COLUMBUS — Michigan is just what Luke Fickell needs right now. It is not an elixir that will cure what pains Ohio State, but it will certainly mask the ailments for a bit.
The OSU coach insisted emphatically Monday that nothing will detract from the 108th meeting between these two Big Ten teams in a series generally considered the greatest rivalry in sports.
The Buckeyes have lost two straight conference games, are not part of the Big Ten championship discussion for the first time in seven years, and are facing the possibility of a six-loss season for the first time since 1999.
Add to that the unsavory mix of the controversy that has plagued Ohio State since the tattoo scandal broke nearly a year ago and the speculation about a pending coaching change, and Fickell finds sanctuary in the tradition-rich rivalry.
“The most important thing is this is Michigan week,” Fickell said. “That’s where we’re focused. That’s what we want to talk about ... who cares what the records are. Just like we’ve always said, it’s a one-game season. It’s always been about a one game season.”

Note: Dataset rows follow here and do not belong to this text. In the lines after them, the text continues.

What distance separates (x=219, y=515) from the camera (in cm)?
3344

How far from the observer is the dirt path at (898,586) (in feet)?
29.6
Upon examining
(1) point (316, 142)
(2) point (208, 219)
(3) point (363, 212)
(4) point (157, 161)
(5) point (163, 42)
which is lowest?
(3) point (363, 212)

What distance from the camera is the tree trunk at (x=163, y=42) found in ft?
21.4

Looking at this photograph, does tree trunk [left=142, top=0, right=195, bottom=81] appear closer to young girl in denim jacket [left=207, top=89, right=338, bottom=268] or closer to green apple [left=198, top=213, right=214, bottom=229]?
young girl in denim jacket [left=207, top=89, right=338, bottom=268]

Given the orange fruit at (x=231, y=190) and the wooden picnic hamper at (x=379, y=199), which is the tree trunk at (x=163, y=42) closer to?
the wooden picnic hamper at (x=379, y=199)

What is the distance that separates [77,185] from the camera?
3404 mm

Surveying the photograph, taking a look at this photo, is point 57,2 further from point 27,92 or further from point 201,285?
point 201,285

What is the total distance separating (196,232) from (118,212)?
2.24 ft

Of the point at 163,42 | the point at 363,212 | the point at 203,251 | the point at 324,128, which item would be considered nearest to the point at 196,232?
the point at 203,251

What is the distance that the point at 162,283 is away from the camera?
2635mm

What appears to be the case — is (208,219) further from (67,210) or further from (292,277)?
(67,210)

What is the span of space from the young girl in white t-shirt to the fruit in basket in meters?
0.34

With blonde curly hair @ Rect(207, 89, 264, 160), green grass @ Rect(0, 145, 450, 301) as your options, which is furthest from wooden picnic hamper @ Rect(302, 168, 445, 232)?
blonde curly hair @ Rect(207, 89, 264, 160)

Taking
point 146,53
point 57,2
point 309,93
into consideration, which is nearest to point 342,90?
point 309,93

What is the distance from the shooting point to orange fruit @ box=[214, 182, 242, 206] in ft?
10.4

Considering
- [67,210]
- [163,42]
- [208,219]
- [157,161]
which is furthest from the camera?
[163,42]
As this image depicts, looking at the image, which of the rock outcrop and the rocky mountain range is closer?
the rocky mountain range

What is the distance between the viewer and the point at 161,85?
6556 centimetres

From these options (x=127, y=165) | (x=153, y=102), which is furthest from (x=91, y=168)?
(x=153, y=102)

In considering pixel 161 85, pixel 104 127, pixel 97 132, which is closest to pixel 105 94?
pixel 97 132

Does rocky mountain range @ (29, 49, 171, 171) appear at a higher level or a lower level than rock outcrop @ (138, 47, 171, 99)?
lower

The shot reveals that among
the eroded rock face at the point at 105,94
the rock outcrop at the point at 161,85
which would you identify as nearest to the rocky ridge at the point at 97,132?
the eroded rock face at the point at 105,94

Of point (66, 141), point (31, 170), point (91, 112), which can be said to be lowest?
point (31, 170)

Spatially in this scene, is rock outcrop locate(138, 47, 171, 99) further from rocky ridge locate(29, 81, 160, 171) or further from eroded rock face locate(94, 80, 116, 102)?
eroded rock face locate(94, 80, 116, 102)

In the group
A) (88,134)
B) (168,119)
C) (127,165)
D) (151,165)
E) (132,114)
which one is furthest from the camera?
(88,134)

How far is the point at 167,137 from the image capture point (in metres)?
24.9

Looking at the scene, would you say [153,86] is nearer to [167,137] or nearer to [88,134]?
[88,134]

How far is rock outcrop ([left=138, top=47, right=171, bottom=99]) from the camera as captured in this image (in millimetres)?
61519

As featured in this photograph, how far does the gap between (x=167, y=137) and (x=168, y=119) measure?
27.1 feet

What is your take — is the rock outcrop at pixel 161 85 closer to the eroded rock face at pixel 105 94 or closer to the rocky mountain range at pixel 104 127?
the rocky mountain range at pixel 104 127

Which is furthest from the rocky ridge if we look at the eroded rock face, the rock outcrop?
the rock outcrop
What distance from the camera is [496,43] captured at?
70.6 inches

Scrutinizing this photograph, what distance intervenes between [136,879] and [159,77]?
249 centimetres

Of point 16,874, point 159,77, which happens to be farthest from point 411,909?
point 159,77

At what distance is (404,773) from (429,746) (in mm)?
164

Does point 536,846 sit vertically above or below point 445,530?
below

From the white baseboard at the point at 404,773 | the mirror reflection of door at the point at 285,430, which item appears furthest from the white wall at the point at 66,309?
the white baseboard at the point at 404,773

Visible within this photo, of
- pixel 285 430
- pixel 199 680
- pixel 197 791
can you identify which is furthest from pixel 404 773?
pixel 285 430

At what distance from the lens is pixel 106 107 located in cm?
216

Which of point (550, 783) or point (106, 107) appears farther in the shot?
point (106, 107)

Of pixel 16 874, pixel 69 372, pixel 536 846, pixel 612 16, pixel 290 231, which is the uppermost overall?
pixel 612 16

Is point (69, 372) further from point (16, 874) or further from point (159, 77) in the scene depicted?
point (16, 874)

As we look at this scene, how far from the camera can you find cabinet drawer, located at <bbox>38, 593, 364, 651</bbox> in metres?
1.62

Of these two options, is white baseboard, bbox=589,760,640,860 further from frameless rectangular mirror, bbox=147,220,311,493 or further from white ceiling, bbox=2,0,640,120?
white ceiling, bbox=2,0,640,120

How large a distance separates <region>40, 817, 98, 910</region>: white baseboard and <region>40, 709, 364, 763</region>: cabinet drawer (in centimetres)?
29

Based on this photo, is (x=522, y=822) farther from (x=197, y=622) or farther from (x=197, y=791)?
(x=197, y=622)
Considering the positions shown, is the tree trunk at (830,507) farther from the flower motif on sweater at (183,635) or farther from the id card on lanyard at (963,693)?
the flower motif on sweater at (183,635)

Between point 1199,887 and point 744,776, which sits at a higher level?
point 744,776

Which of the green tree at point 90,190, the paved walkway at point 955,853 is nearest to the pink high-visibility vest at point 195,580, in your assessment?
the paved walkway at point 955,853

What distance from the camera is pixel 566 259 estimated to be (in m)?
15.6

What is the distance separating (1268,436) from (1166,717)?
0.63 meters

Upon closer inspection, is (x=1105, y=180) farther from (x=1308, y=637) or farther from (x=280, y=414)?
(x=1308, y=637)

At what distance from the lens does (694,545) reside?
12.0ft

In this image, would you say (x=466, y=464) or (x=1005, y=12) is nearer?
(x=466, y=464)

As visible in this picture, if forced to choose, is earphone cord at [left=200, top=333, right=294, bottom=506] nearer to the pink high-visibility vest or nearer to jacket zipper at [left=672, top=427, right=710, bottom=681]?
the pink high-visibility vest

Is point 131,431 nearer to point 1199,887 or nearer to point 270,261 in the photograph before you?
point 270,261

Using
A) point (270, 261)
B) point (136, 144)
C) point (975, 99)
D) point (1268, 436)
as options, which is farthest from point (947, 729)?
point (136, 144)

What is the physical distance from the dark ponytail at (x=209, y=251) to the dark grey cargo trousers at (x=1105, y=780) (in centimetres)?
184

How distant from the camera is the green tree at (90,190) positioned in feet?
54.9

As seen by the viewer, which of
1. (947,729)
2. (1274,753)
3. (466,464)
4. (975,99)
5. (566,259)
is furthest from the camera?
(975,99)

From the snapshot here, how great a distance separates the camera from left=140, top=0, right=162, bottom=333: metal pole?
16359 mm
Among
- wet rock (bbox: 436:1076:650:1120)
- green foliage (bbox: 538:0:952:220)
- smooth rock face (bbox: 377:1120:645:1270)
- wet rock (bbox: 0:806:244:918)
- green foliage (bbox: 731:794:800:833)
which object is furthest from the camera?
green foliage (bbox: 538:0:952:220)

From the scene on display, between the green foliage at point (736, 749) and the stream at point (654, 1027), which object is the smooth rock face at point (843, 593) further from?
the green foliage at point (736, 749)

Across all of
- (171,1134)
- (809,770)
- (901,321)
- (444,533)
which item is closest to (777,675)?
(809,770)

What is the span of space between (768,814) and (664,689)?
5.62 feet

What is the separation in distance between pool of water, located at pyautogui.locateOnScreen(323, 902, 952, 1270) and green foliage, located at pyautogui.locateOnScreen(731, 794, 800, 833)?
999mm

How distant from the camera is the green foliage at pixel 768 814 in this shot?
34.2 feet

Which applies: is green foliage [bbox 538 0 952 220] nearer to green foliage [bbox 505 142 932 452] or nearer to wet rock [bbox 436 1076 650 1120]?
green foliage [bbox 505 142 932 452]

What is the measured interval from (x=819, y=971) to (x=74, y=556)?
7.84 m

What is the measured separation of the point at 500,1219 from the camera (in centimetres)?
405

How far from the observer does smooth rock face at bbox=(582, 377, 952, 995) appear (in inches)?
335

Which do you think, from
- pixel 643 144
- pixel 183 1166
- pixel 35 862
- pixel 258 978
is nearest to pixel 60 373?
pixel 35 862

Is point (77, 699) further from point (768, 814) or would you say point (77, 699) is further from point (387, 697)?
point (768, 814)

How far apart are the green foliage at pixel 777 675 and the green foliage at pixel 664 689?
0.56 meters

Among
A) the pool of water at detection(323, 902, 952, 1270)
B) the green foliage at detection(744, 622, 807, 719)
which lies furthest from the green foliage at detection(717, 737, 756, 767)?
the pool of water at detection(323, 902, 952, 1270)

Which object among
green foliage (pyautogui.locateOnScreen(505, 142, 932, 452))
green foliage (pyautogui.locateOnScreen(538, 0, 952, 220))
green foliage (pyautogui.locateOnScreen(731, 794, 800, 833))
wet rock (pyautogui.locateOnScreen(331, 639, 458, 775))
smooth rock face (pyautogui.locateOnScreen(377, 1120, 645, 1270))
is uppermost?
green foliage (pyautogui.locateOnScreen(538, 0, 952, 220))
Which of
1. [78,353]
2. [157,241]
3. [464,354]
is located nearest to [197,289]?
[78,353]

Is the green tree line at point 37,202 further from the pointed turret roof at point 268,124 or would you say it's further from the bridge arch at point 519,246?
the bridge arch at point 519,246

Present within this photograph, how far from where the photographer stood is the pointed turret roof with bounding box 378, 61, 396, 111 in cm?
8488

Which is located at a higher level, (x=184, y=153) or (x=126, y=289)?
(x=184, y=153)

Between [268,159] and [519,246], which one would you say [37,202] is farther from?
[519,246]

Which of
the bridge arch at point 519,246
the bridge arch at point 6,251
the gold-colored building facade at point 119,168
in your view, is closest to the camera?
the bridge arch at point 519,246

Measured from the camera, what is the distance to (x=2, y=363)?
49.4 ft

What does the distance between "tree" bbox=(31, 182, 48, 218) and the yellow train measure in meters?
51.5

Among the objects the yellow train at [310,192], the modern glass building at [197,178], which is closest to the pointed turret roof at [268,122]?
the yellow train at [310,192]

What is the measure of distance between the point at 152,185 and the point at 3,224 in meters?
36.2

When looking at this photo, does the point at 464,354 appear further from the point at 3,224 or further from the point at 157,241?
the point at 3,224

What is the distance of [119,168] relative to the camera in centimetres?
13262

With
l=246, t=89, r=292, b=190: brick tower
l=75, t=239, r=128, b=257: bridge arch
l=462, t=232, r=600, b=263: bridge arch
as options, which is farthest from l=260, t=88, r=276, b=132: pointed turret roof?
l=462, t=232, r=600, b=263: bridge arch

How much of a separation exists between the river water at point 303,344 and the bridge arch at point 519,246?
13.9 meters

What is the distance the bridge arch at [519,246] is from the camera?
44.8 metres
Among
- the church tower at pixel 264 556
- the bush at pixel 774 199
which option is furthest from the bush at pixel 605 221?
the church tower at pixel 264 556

On the field, the Buckeyes have won seven in a row in the series. Ohio State took a 37-7 home victory on the field last year, but that game has since been vacated in the wake of an extensive NCAA investigation.
Ohio State could be playing to enhance a potential bowl bid, or to harm Michigan’s chances of landing a trip to a BCS game this year, but Fickell rejects that approach, seeing only a fire that needs no additional fuel.
“No. No. It’s been about Michigan. It will be about Michigan,” Fickell said. “Everything else is out of our control. We kind of had that focus from the beginning of the year.”
Michigan’s last victory in the series came in 2003 when the Wolverines won 35-21 in Ann Arbor. Ohio State senior defensive back Tyler Moeller said the seven-game winning streak by the Buckeyes won’t figure into the motivation.
“I don’t look at it like that and I don’t think the other guys are looking at that,” Moeller said. “We know what’s always at stake against Michigan. We know it’s the biggest rivalry in college football. We know we have to take it to a new level if we want to go out with a win.”
With 26 freshmen and sophomores on their 46-man, two-deep chart for the game, the Buckeyes will send one of their least-experienced teams ever out to face the Wolverines. Fickell said that abundance of youth does not concern him, since the Buckeyes are reminded on a daily basis about the importance of the Michigan game.
“Every day there’s something, whether it’s on the wall, we don’t need to reiterate it, we don’t need to talk about it,” he said. “When you start recruiting a guy, whether he’s from South Florida or Columbus or Cleveland, you talk about this game and you talk about the magnitude of this game and the excitement behind this football game.”
Ohio State senior offensive lineman Mike Adams, a native of western Pennsylvania who moved to the Columbus area when he was in sixth grade, said he did not grasp the magnitude of the series until he experienced it firsthand as a recruit who was in Ohio Stadium for the 2006 game that pitted the No. 1-ranked Buckeyes against No. 2 Michigan
“As a recruit, you don’t really know the full extent of what it is, but actually being in the stadium, hearing all of it, seeing all of it, you’re just taking it all in,” Adams said.
“I just remember rushing the field. I was seeing fans taking chunks of grass off the ground. It was crazy to see how intense and how happy everybody was when we won. It’s something that definitely shaped and influenced how I feel about Michigan.”